Les familles belges disposent cependant d’une fortune financière de 900 milliards d’euros, proportionnellement quasiment le double des Pays-Bas, de la France et de l’Allemagne. Si on compte également l’immobilier, on parle alors de 1760 milliards d’euros.

Conclure sur cette base que la Belgique est un pays avec un gouvernement pauvre et une population riche n’est toutefois pas correct, cette fortune n’étant dans les mains que d’une petite minorité. 70.000 de nos compatriotes sont millionnaires en dollars. Jusqu’à l’introduction de l’euro, 80% des 331 milliards d’euros de la dette de l’Etat étaient aux mains de ces belges ultra-riches. Pour leurs propres intérêts, ils seraient sans doute intervenus quand le gouvernement a connu des difficultés. Mais nos politiciens sont entrés dans le projet néolibéral de la zone euro. A cause de cela, 65% de la dette d’Etat belge sont dans des mains étrangères. Pour la dette à courte terme, il s’agit même déjà de 93%.
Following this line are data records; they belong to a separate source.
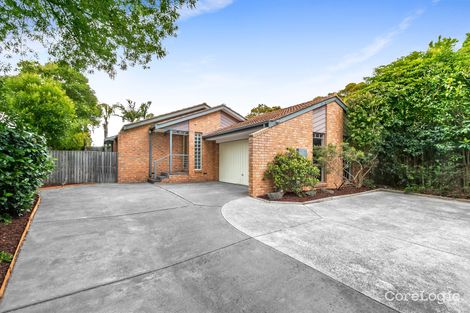 126 Hull Rd, Croydon, VIC 3136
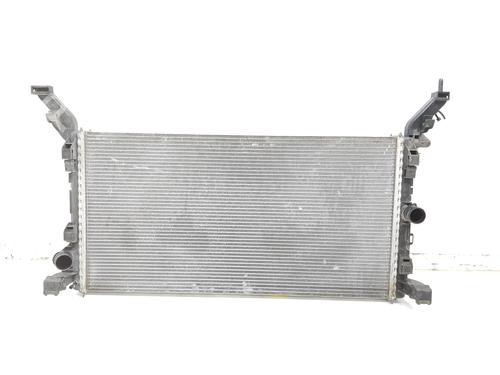 Køler RENAULT LAGUNA III (BT0/1) 2.0 dCi (BT07, BT0J, BT14, BT1A, BT1S) (131 hp) 20188604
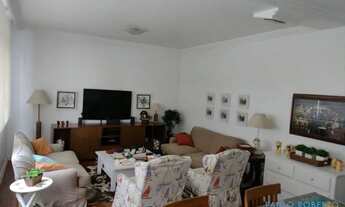 Imagem 5: APARTAMENTO - JOSÉ MENINO - SP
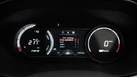 2022-kia-e-niro-ev-2-64-small-10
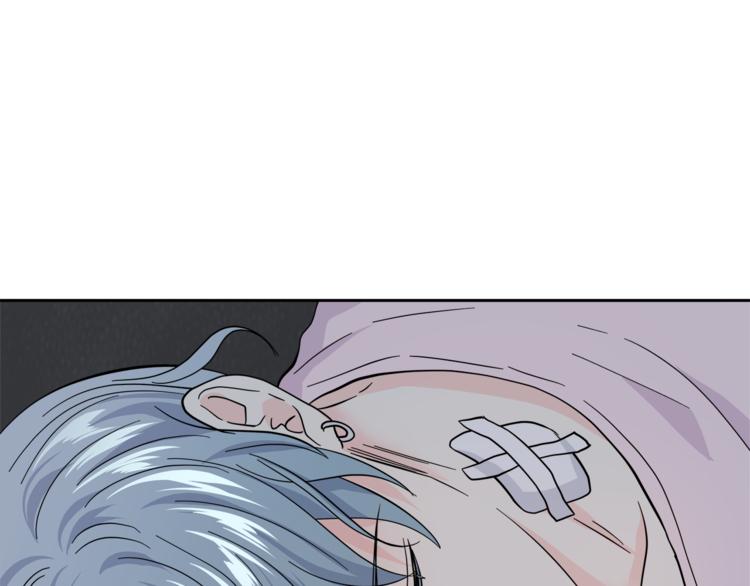 第36话  半夜惊醒5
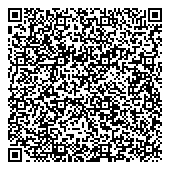 QR код "Натяжные потолки Самара Вкомфорте"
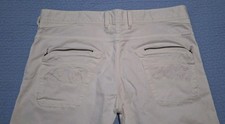 Jeans pantaloni diesel usato  Italia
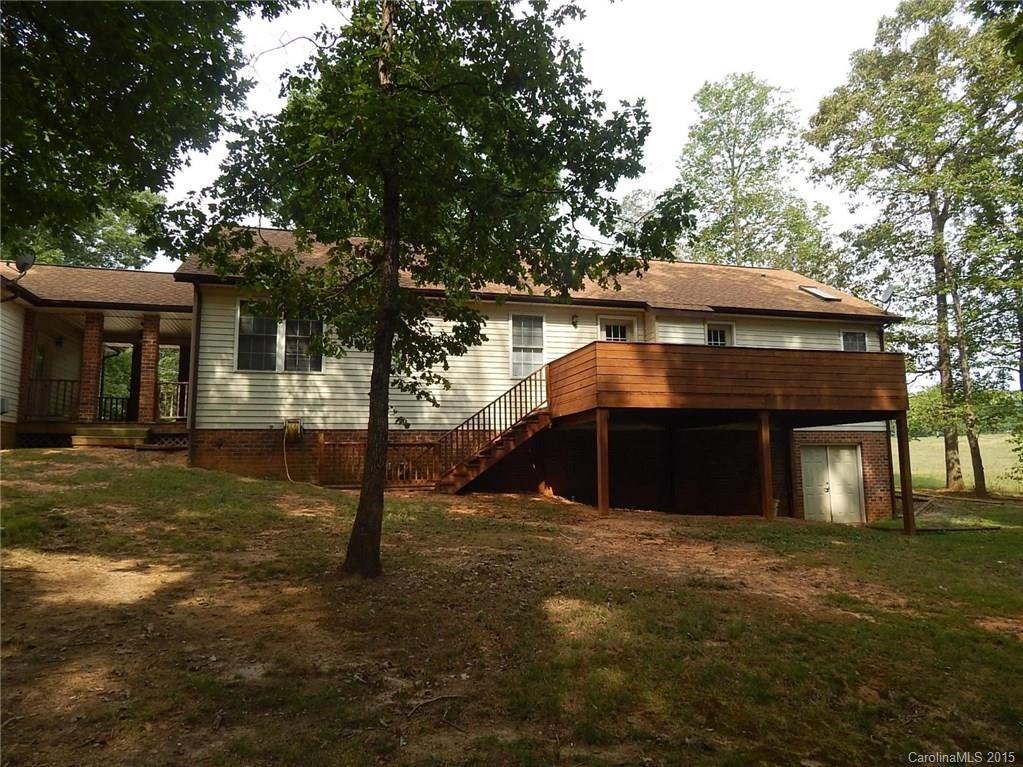 259 West Lewis Ferry Road Statesville, NC 28677 - Photo 23 of 23 Gallery Image 23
Ces investisseurs étrangers ne vont certainement pas hésiter à retirer leur argent quand la solvabilité du gouvernement belge sera en danger. Afin d’éviter ce scénario, le FMI propose de tuer la poule aux œufs d’or, c’est-à-dire de s’attaquer justement à la sécurité sociale ainsi qu’à l’indexation automatique des salaires.